De no ser por ese número uno, tan solo la escucharíamos una o dos veces al día, como mucho. Pero gracias al talento del público estadounidense para reconocer una joya cuando la tiene delante, ahora suena constantemente. Sin solución de continuidad. Como una especie de banda sonora incesante que nos acompaña a dondequiera que vayamos. Qué maravilla.
Hacía más de dos décadas que una canción en castellano no era número uno en EEUU. La última había sido La Macarena en 1996 y nos ocurrió exactamente lo mismo. Sí, nos hacía gracia. Veíamos a Los del Río muy sonrientes y vestidos de traje cantándole a una chica para que le diese alegría a su cuerpo, Macarena, que su cuerpo, al parecer, era para darle “alegría y cosa buena”, nos mirábamos los unos a los otros, decíamos en voz alta “eh, Macarena, aaargh” y seguíamos a lo nuestro.

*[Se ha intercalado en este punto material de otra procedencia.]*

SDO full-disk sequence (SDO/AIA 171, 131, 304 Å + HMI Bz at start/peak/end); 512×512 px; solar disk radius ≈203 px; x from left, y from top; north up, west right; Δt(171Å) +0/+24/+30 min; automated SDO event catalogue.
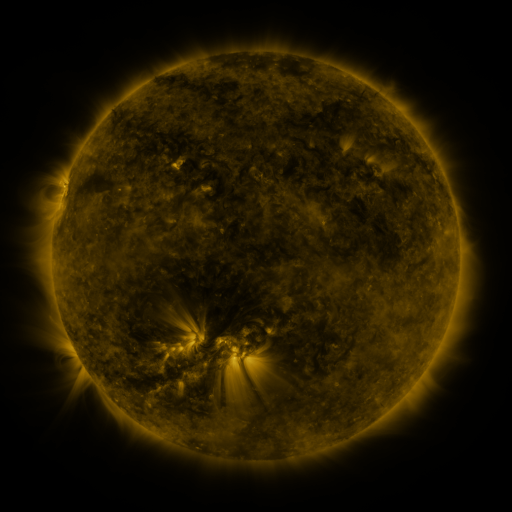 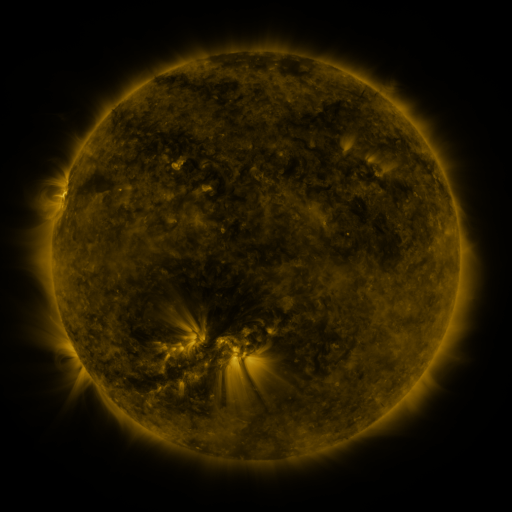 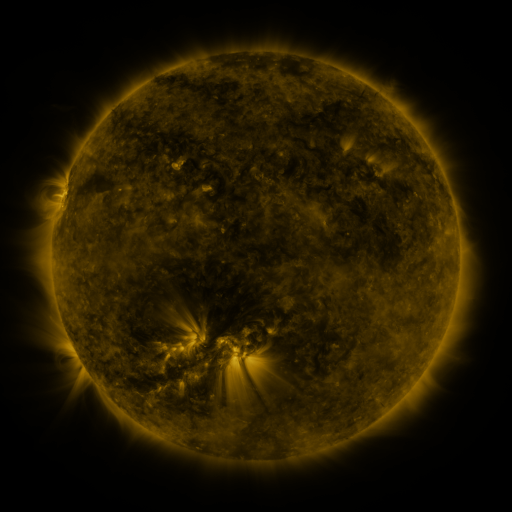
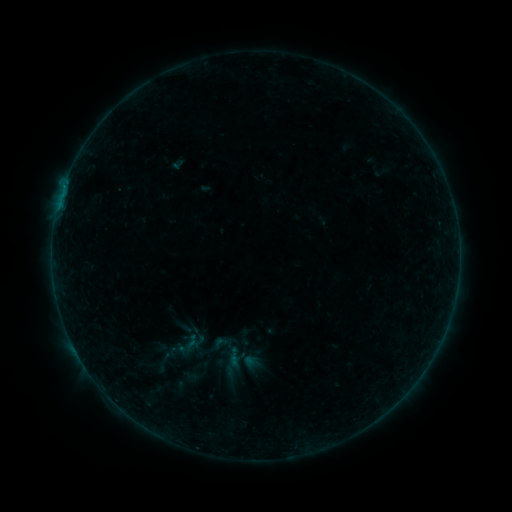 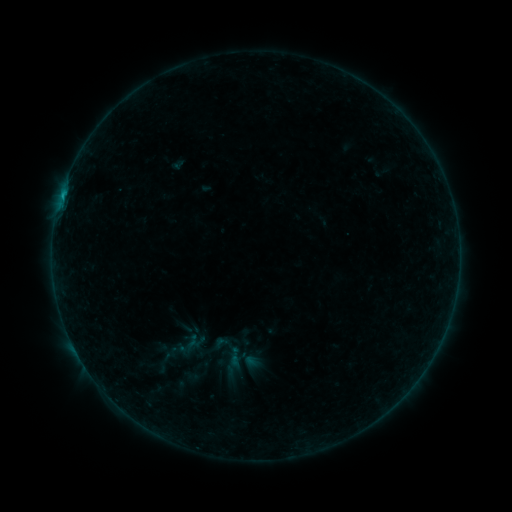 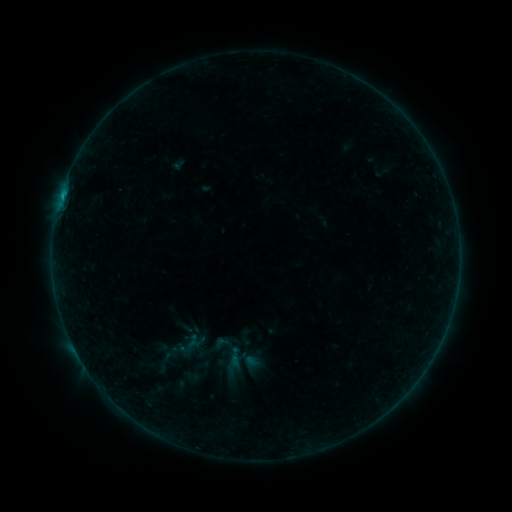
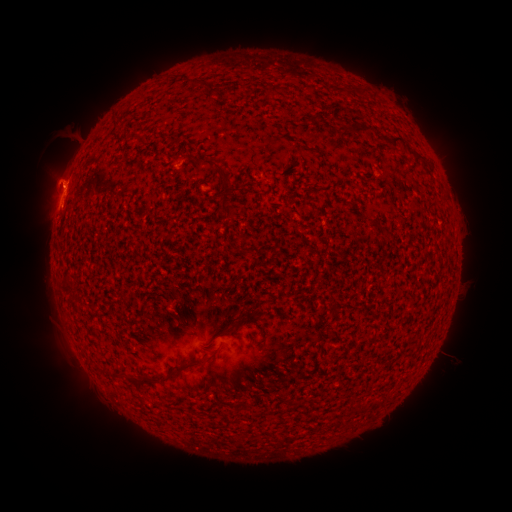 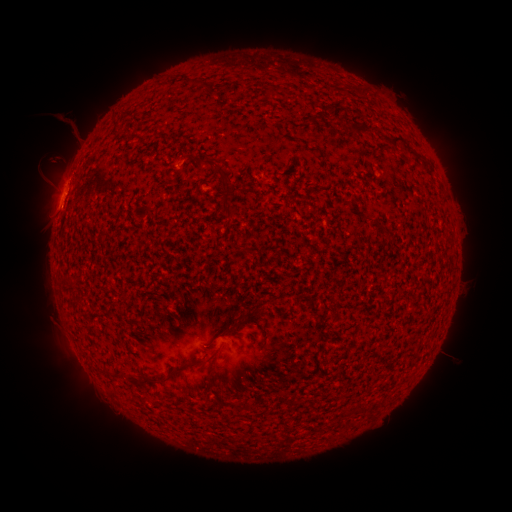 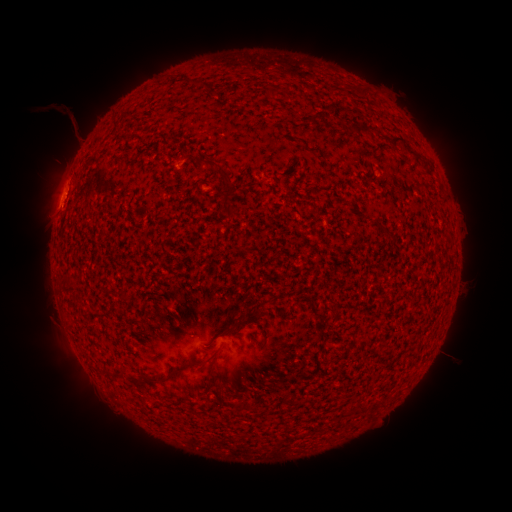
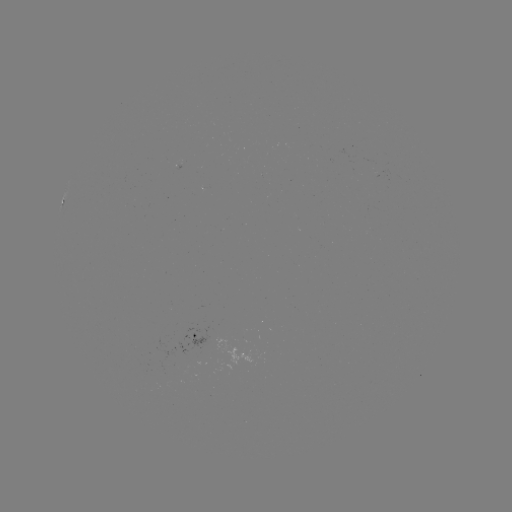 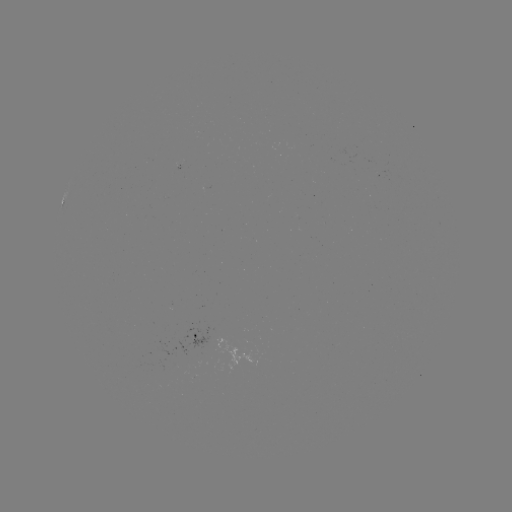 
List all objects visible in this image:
B4.0 flare: (64, 195)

Tuvieron que venir los estadounidenses a explicarnos que aquello era un milagro de la armonía y la melodía y hasta la prosodia para que entendiésemos lo que teníamos entre manos. Y fue necesario que la aupasen al número uno para que nos quedásemos con cara de tontos mientras veíamos por la tele a los participantes de la convención nacional del Partido Demócrata de 1996, Hillary Clinton incluida, bailando como posesos La Macarena mientras Bill Clinton era elegido candidato a la presidencia, cuando en España ese año ni siquiera tuvimos un miserable debate electoral. Otro gallo habría cantado si Aznar y González la hubiesen bailado.
Pero confío en que no nos vuelva a suceder. Espero que los estadounidenses no tengan que señalarnos otra vez cuál es la próxima Macarena o el próximo Despacito. Sería vergonzoso que una canción en castellano se convierta dentro de unos años en número uno en EEUU y nosotros, mientras tanto, nos hubiésemos pasado otra vez las semanas previas escuchándola sin prestarle demasiada atención, ajenos a su genialidad, convencidos de que solo se trataba de una canción ridícula y mediocre, indistinguible de las otras doscientas de su estilo que sonaron ese año en la radio. Yo, al menos, no me lo perdonaría.